Uniper is set to sign a 20-year time-charter contract for its planned Q-Max sized floating storage and regasification unit at Wilhelmshaven this quarter.
The move comes as the trader forges ahead with what looks set to become Germany’s first LNG-import terminal.
Niels Fenzl, who is vice president for transportation and terminals for subsidiary Uniper Global Commodities (UGC) with responsibility for shipping, operations, regasification and small-scale business, said the specification for the 263,000-cbm FSRU is about to be finalised.
He added that the approval process with the German authorities and the marketing of the terminal’s capacity has also started.

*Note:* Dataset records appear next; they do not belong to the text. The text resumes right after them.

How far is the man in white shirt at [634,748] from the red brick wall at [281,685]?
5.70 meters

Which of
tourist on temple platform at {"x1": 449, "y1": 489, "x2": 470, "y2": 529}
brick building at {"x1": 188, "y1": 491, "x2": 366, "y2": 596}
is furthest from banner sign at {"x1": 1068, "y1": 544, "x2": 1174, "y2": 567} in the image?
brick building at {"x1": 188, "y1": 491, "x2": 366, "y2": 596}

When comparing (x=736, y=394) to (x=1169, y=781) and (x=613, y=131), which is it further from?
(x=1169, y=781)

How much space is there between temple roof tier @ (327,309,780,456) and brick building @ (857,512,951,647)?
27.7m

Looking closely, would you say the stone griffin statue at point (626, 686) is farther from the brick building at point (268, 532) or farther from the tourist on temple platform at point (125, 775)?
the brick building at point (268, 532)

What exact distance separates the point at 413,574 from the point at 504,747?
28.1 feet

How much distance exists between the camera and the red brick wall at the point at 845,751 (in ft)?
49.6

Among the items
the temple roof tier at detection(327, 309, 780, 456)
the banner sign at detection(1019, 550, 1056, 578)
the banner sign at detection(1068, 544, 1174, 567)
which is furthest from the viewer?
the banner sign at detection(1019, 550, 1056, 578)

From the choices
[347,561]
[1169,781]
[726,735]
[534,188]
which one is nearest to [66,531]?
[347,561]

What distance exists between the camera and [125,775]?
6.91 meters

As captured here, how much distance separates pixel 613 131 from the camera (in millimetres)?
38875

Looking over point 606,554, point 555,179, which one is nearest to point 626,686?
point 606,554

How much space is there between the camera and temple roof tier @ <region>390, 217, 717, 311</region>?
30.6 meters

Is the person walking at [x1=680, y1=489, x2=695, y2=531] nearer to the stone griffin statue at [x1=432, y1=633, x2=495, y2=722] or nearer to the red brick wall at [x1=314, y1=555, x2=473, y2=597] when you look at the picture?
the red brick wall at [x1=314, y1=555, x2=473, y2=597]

UGC, which is acting as the facilitator of the Wilhelmshaven project, has signed a memorandum of understanding (MOU) with MOL to order and own the FSRU. The expectation is that the Japanese shipowner will sign a newbuilding contract for the unit this quarter so the FSRU will be ready to start work at the end of 2022.
Fenzl, who was speaking to TradeWinds at last week’s LNG2019 meeting in Shanghai, said: “The challenge is to get all contracts lined up at the right moment in time so that everything comes together.”

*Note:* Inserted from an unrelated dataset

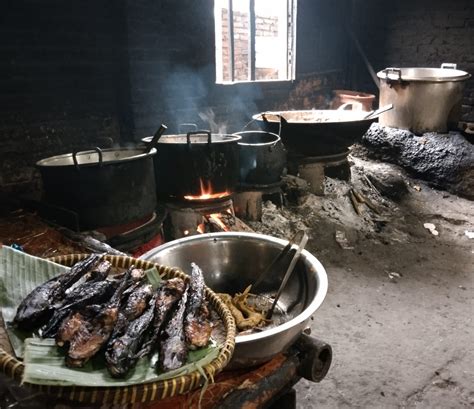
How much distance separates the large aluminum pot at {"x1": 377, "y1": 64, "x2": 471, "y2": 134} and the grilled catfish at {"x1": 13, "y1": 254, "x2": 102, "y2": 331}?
6902 mm

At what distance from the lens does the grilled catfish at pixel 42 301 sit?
1.29 m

UGC will be a shareholder in the new import facility entity, LNG Terminal Wilhelmshaven.
He said the logic of opting for a Q-Max sized FSRU is based on the facility being a multi-user terminal with two to three users, where more storage capacity will allow for smoother operations.
The new 10 billion cubic metre per annum send-out capacity terminal will also be equipped with five truck-loading bays and Uniper has signed an MOU with Titan LNG to ensure a good commercial and technical interface for marine bunkering.

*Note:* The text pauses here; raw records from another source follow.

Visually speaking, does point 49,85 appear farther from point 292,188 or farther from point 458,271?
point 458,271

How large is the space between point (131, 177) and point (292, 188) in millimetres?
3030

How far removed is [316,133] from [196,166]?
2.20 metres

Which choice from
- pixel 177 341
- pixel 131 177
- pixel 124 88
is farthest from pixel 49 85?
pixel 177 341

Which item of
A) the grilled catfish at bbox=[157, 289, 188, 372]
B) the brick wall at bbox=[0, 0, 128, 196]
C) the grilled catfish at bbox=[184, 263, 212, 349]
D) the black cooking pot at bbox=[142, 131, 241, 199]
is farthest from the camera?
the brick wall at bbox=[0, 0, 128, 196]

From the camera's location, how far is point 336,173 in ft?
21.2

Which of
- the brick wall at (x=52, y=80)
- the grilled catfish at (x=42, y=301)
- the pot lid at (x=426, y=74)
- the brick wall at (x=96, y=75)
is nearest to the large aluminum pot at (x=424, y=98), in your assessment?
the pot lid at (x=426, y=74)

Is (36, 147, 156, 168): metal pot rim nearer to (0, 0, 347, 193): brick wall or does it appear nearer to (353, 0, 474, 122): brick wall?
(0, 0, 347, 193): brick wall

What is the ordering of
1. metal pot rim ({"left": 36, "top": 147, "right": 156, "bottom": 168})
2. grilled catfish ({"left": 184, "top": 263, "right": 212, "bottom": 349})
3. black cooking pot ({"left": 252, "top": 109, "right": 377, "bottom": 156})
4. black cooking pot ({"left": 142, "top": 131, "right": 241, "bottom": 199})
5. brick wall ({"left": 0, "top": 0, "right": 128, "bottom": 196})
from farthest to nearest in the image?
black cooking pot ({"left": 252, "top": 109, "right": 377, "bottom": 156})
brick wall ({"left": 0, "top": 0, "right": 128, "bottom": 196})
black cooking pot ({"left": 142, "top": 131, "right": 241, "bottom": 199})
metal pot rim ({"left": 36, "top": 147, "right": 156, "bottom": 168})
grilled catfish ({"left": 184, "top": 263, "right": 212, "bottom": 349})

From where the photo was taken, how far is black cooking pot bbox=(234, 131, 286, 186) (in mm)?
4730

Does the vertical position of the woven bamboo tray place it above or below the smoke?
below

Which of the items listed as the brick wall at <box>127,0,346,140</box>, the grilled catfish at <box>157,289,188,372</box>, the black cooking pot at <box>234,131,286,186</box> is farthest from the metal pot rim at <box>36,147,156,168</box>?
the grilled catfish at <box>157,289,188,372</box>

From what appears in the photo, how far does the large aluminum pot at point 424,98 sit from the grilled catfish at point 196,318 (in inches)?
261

Uniper tripled the number of LNG cargoes it traded last year and doubled its shipping fleet.
The company traded 130 firm cargoes comprising around eight million tonnes in 2018, along with 20 flexible cargoes, and expects to trade at least 100 this year as a baseload.
Uniper’s LNG portfolio is expanding, with it buying 900,000 tonnes per annum from Freeport LNG’s train 1 in the US, five million tonnes per annum from the yet-to-sanction Goldboro LNG project along with Algerian, Nigerian and other traded volumes.
The company has fixed two LNG newbuildings from MOL under what it terms transportation agreements. The 179,900-cbm LNG Schneeweisschen (built 2018) has been fixed for 20 years and currently sublet to Cheniere Energy, while a second newbuilding was contracted this year under a 10-year deal.
Uniper has also fixed another two vessels — the 173,400-cbm Flex Endeavour (built 2018), which is currently sublet to Novatek, and the 170,200-cbm Velikiy Novgorod (built 2014) — on short term business.
Fenzl said: “We look constantly at LNG shipping. We are one of the few players in the market that considers LNG shipping as an own commodity.”
“One part is the [LNG] portfolio where we see it is growing, which means that over time we will need additional shipping capacity.
“The pure shipping trading element — we monitor quite cautiously on where we feel it makes sense to take on additional ship, sublet or stay out of the market. That is something that we regularly review.”
Downstream, Uniper has regasification capacity at the Gate LNG terminal in the Netherlands and the UK’s Grain LNG, along with access to Spanish facilities, and is expanding its small-scale LNG trucking business.